I assume they kept the traits from the first pair onwards.
But what does that 30% do to your claims of doubling every generation above except remove it.
-_- the doubling thing is how we know we are all related, even without genetics. Obviously, I couldn't possibly have that many different ancestors when the human population was much smaller than that. That is, many of those ancestors from that far back are repeats; they are my ancestor through multiple lineages. They count as more than one. After all, a person wouldn't have 4 grandparents if their parents were siblings. The doubling only happens without inbreeding. But even with excessive inbreeding beyond what falls within human history, surely you haven't missed the point that an ancestor of mine from 200,000 years ago would have had multiple avenues by which to pass down genes to massive numbers of modern people (most likely, all of them).
I agree, it's not impossible when you kill off all but a few thousand.......
Not even that, as explained by the inevitability of inbreeding.
At a world population of 1 billion, it would take the entire existence of the earth for such to become remotely possible. How long have modern humans been in existence even under your theory? With populations that have been isolated from one another to the extent that racial features have become set (inherited traits)?
Modern humans? If I recall correctly, 200,000 years, which makes it funny if you brought up that number unintentionally. Also, that population isolation is far more recent than that, at about 60,000 years ago. Hence why there are some genes with regional distinctions, but nothing extensive enough for there to be multiple subspecies of modern humans, and the genetic isolation was rather imperfect (on account of travelers, slavers, etc.).
Only in recent times has the population began to mix, and even then can you tell me how long it is going to take for the entire Asian population to inherit a gene from your family?
-_- depends on how prolific my family is and if any mass deaths occur. Just because humans currently number in the billions doesn't mean that our population couldn't be reduced severely again. Just ask the Passenger Pigeon, the most abundant bird in North America... oh wait, you can't, because it is extinct despite having such high numbers just a few centuries ago. Took less than 150 years to decimate a population of at least 3 billion down to nothing.
Even if we assume one marries one of your descendants every time? Can we say Billions upon billions upon billions of years?

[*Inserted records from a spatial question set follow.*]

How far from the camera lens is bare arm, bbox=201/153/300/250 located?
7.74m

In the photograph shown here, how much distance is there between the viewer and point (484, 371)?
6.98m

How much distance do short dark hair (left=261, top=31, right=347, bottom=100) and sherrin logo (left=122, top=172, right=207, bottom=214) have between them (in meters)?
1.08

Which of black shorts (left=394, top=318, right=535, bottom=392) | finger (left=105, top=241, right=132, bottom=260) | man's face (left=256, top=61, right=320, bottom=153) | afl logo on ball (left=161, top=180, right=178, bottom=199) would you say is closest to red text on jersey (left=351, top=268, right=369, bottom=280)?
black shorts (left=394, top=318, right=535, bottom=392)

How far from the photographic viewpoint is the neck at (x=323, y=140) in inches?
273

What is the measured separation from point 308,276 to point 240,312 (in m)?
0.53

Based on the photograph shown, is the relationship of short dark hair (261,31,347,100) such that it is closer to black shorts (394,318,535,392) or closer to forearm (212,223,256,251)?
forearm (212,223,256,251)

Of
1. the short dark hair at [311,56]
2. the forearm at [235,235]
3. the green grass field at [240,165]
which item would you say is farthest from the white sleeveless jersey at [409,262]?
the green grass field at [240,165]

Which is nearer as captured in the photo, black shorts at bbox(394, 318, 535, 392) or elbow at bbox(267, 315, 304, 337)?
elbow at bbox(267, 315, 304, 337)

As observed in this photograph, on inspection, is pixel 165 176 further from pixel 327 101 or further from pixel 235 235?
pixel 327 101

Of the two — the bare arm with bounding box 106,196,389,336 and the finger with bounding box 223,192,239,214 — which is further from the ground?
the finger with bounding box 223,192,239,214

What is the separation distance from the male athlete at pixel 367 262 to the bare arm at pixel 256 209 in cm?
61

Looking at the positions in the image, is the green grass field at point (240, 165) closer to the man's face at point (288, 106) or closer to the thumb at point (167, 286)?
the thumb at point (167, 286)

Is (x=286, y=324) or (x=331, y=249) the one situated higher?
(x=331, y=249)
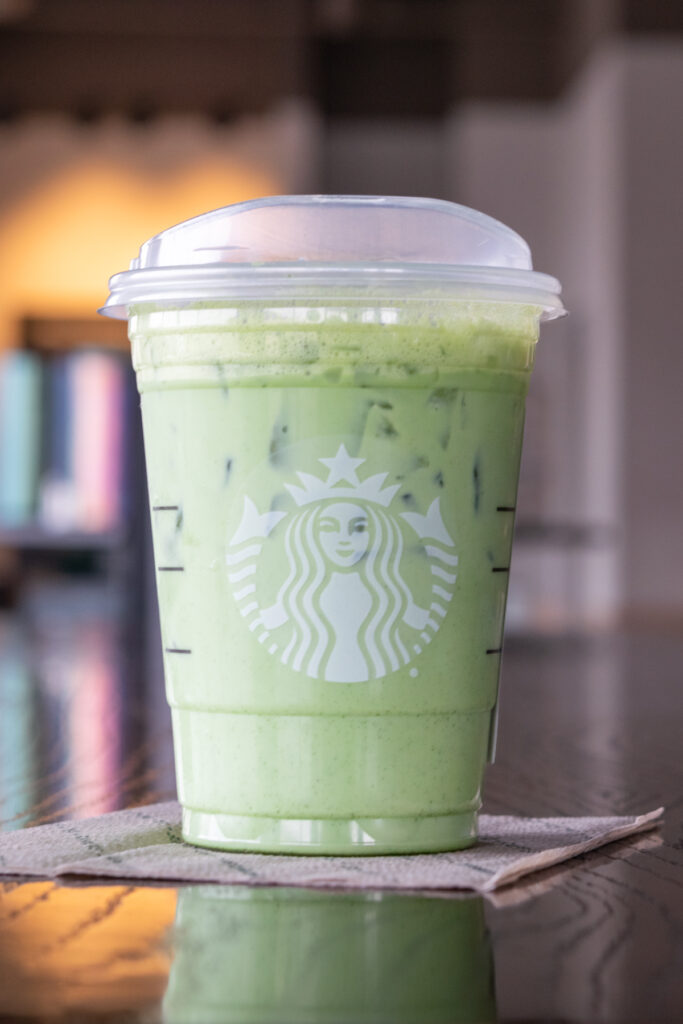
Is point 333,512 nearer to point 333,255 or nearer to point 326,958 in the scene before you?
point 333,255

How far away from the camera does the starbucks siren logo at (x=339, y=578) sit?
811mm

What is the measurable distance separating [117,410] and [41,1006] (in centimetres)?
582

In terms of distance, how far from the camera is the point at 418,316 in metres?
0.83

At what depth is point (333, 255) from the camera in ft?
2.79

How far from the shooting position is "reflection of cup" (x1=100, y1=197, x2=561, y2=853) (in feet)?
2.67

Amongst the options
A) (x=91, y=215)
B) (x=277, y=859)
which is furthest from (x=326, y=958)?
(x=91, y=215)

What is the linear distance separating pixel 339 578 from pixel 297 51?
624cm

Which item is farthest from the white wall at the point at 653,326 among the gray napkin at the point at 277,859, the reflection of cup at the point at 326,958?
the reflection of cup at the point at 326,958

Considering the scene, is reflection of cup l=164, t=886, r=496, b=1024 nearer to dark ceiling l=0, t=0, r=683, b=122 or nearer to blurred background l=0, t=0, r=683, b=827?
blurred background l=0, t=0, r=683, b=827

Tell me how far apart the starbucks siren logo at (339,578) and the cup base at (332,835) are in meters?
0.08

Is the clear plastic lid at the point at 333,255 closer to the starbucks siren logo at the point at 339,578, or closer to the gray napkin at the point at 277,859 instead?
the starbucks siren logo at the point at 339,578

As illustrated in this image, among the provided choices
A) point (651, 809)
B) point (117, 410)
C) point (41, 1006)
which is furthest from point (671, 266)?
point (41, 1006)

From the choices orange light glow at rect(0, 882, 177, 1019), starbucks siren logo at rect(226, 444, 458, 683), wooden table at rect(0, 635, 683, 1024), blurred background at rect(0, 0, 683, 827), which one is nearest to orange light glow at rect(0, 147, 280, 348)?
blurred background at rect(0, 0, 683, 827)

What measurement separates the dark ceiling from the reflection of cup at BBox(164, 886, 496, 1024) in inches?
238
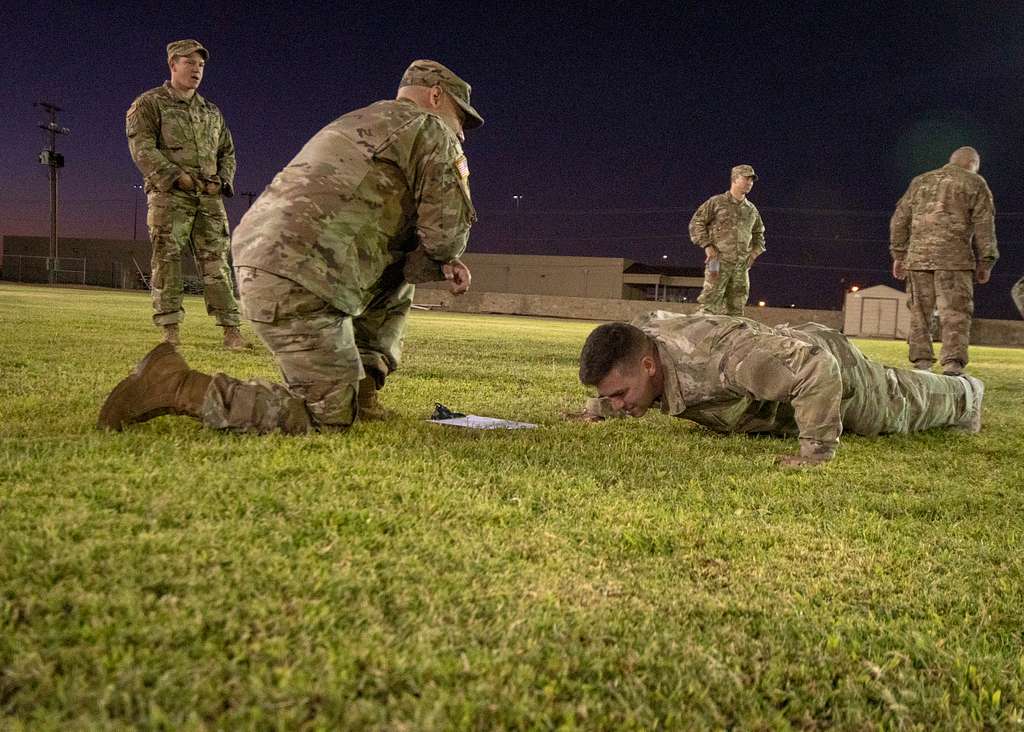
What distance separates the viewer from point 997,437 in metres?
4.88

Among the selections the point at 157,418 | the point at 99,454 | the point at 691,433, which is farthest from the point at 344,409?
the point at 691,433

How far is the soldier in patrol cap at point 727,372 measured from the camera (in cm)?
345

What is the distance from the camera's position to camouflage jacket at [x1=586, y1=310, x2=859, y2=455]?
343 centimetres

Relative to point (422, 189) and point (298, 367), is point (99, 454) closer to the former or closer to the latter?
point (298, 367)

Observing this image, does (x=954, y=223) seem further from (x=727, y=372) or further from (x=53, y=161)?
(x=53, y=161)

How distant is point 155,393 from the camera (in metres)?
3.28

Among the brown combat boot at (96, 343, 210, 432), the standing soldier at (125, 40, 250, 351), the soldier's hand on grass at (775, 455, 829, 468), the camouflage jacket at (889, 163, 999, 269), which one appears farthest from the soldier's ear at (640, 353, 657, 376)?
the camouflage jacket at (889, 163, 999, 269)

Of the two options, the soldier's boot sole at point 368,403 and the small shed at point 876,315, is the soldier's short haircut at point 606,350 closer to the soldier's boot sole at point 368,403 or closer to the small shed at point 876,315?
the soldier's boot sole at point 368,403

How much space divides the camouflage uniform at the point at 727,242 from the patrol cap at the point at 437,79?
7198mm

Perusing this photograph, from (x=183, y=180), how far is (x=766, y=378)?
5688 millimetres

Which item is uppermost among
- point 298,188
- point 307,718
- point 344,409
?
point 298,188

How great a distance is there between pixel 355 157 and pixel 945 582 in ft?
9.00

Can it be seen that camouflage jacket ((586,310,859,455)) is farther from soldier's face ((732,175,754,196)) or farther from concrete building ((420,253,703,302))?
concrete building ((420,253,703,302))

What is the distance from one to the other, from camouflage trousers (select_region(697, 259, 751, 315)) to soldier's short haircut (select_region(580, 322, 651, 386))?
24.1 ft
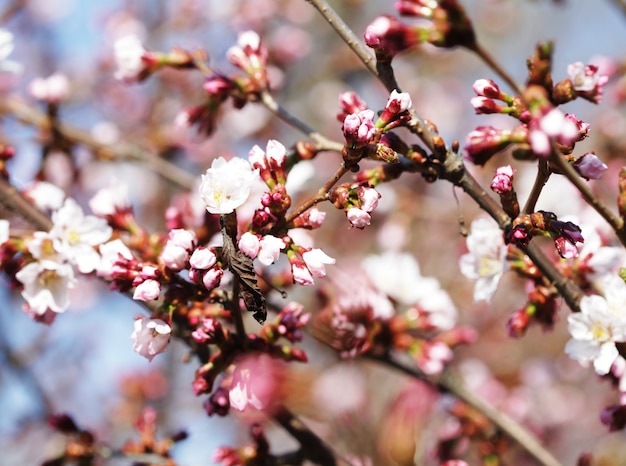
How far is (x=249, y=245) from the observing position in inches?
65.6

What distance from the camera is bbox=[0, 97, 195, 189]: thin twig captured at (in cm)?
316

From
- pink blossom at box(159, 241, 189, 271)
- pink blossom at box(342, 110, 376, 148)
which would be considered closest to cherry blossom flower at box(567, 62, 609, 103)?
pink blossom at box(342, 110, 376, 148)

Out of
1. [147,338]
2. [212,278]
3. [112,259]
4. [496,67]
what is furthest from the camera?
[112,259]

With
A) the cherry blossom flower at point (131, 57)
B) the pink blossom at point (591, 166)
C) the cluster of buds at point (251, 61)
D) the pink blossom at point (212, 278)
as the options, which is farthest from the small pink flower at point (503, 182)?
the cherry blossom flower at point (131, 57)

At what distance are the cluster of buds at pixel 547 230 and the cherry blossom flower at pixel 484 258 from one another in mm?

Nope, because we cannot predict the future of human populations. Wouldn't take billions of years though, because as you have noticed, it would take a population of over 200 billion people for everyone to not share an ancestor from today 200,000 years in the future.
So yeah, even with large populations, a few thousand years is usually all it takes for everyone within a breeding group to end up with a benign allele if it is extremely beneficial to survival and reproduction.
So we agree the starting population must be extremely small for all to share related traits.... Or you must kill off almost all in a catastrophe, say like a flood....
Nah, doesn't need to be reduced that much (and there is no historical evidence to suggest that our ancestors were ever reduced to so few). I mean, think of it this way, the only way for me not to be related to every modern human going back 200,000 years would be if there were over 200 billion people on the planet back then, which is a ridiculous number.